As discussed above, with reference to the exhaustion doctrine, plaintiff was unable to seek a remedy at the Merit System Protection Board. The only other possible avenue of effective remedy was through the grievance procedure. This avenue was cut off by the union's decision not to take plaintiff's case to arbitration. In holding that plaintiff can proceed with his Bivens -type action because he has no effective administrative remedy, I do not hold that the Government is to be held liable for the union's decision not to arbitrate.
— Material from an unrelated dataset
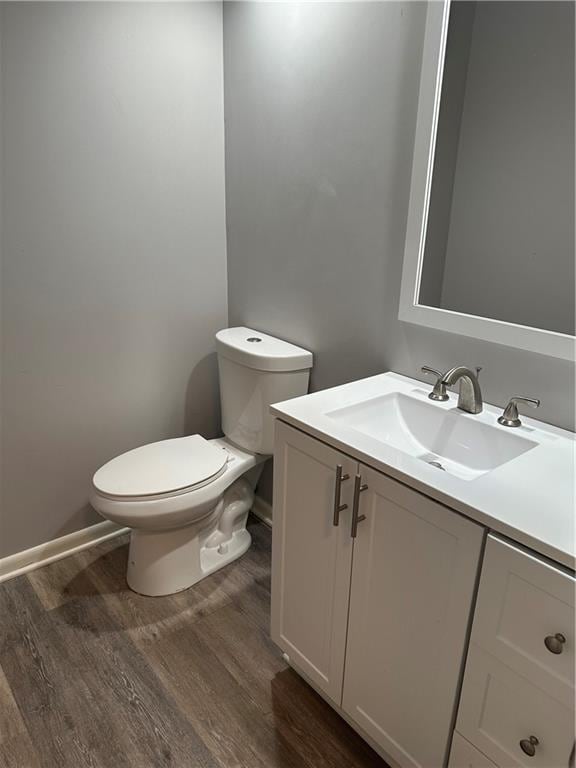 1220 N 76th Ter, Kansas City, KS 66112 - bathroom featuring wood finished floors, vanity, toilet, and baseboards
Where the administrative system leaves a federal employee only one avenue to provide redress for a violation of his constitutional rights, and that avenue can be cut off by someone other than the employee himself, then no effective avenue of administrative remedy exists.
The central features of the Congressional remedial system in Bush and of the alternative Bivens remedy are the right to a forum in which to establish a constitutional violation and the right to enforce significant relief if a violation is shown. Neither feature exists [here]".
Kotarski v. Cooper, 55 L.W. 2200, 2201 (9th Cir. 1986) (holding that a probationary employee, who could not use the grievance procedure nor reach the Merit System Protection Board, was not barred by Bush from bringing a Bivens -type action).
The eleven day suspension did not constitute an adverse action under 5 U.S.C. § 7512. Direct Appeal to the FLRA was foreclosed by 5 U.S.C. § 7121(a)(1) which established the grievance procedure as the exclusive remedy for plaintiff's complaint. Although the grievance procedure permits the plaintiff to have an evidentiary hearing on his complaint, the choice of whether or not to proceed to such a hearing (arbitration) is effectively denied to the plaintiff. This is not a "comprehensive scheme designed to provide full compensation to a federal employee" whose First Amendment rights were violated. By limiting a continuing series of eleven, twelve or thirteen day suspensions, the plaintiff would not be entitled to arbitration (if his union refused to take the case) and never able to reach the MSPB (unless the Office of Special Counsel were to exercise its non-reviewable discretion in plaintiff's favor).
For these reasons I deny defendant's motion to dismiss plaintiff's cause of action.
C. Agency Defendants
At oral argument the defendant raised the argument that a Bivens -type action cannot be brought against the Veterans Administration but only against individual federal officials. The Government did not cite any cases to support this proposition and the plaintiff was not given any notice that this issue would be raised. The case law clearly supports the Government's proposition, "Bivens . . . implies a cause of action only against federal officials. . . . Thus, the plaintiff must ferret out the officials directly responsible for the alleged constitutional violation." Laswell v. Brown, 683 F.2d 261, 268 (8th Cir. 1982), cert. denied, Laswell v. Weinberger, 459 U.S. 1210, 103 Supreme Court 1205, 75 L. Ed. 2d 446 . (See also, cases cited therein.)
The United States and the Veterans Administration are not proper defendants because of sovereign immunity, and therefore I dismiss the complaint as to the defendant United States of America and the defendant Veterans Administration.
The complaint does name one individual defendant, Thomas Turnage, Administrator of the Veterans Administration. Plaintiff has thirty (30) days in which to amend his complaint to name other individual defendants, if any, whom he claims are liable for the deprivation of his First Amendment rights.
Defendant's motion to dismiss for lack of subject jurisdiction is denied. The complaint is dismissed as to the defendant United States of America and the defendant Veterans Administration. Plaintiff has thirty (30) days in which to amend his complaint.